In the bedroom he pulled an old sports bag from the wardrobe and emptied the contents onto the bed: a cricket box, screw in spikes, and thirteen year old mud. Clive gave a resigned sigh as he ran his fingers through the mess. Returning to his purpose, he filled the bag with towels from a cupboard, went downstairs and stood in front of the hall mirror. Clive had long been impressed that only a few flecks of grey were appearing in his hair, but today that didn’t seem of any consequence. He drew himself to attention. Satisfied his appearance would suffice he carried on to the kitchen.
Having thrown the towels onto the floor near the double doors he returned to the dining room, scooped the pile of notes into the bag and zipped it up. He kissed the index finger of his right hand, touched it softly onto Mabel's lips, and held it there for a few seconds.
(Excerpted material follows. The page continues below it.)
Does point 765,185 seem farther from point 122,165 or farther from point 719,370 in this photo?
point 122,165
He put the bag next to the back door, picked up the towels and stepped into the conservatory, carefully avoiding the pool of blood. One by one he spread the towels on the floor at the side of the young man who was lying there. Once all the towels were in place he stepped onto them. On his haunches next to the body, he eased the young man onto his back, gripped the large kitchen knife by the un-bloodied tip of the handle and worked it from side to side until it slid out of the young man’s chest. Careful to avoid any blood, he pushed the young man’s legs straight and crossed his arms over his chest.
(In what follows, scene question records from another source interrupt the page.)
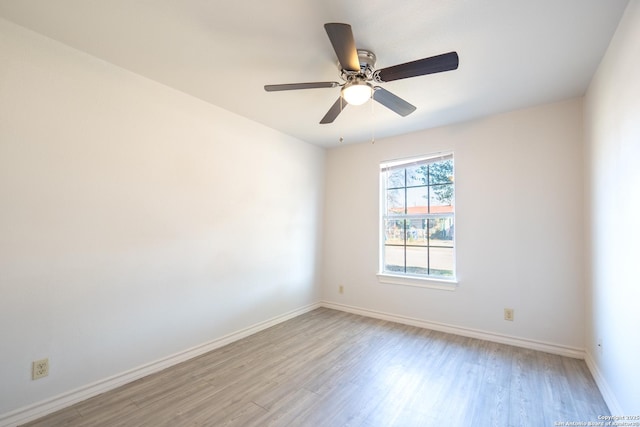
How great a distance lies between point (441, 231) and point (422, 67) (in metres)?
2.33

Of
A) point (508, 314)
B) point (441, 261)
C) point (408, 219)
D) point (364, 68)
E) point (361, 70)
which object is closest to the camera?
point (361, 70)

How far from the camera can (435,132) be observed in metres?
3.52

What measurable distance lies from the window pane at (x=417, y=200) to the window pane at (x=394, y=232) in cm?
23

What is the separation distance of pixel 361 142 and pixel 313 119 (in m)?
1.11

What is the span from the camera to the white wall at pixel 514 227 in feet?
8.97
Heading back to the kitchen, twitching with emotion, he snatched up a crystal owl ornament with the intention of throwing it, only stopping himself when he remembered it was a favourite of Mabel's. He returned it to the table, took a deep breath and dashed into the dining room. There, he grabbed the computer screen and ripped out the wires. "Sorry, love."
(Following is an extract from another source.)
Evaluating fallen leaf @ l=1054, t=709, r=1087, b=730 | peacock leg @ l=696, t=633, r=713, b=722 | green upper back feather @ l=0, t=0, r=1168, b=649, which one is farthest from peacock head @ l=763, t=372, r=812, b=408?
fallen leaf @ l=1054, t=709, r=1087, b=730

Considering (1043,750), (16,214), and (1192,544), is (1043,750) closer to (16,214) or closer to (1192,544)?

Outside he slammed the screen onto the ground and stamped on it repeatedly before cramming it into the blue bin. He took a few moments and a few deep breaths to compose himself. Steadied, he locked the back door, placed the bag in the car boot, pressed the Post-it onto the dashboard and drove off.
"Sir, I know you want to get straight into makeup, but the program doesn't start for over two hours, and I think these guys could really have something. Today could be your big chance, and this could be a clincher." Carlton Hoog strained every muscle in his face to keep his ‘trust me’ smile in place. "What do you think…Sir?"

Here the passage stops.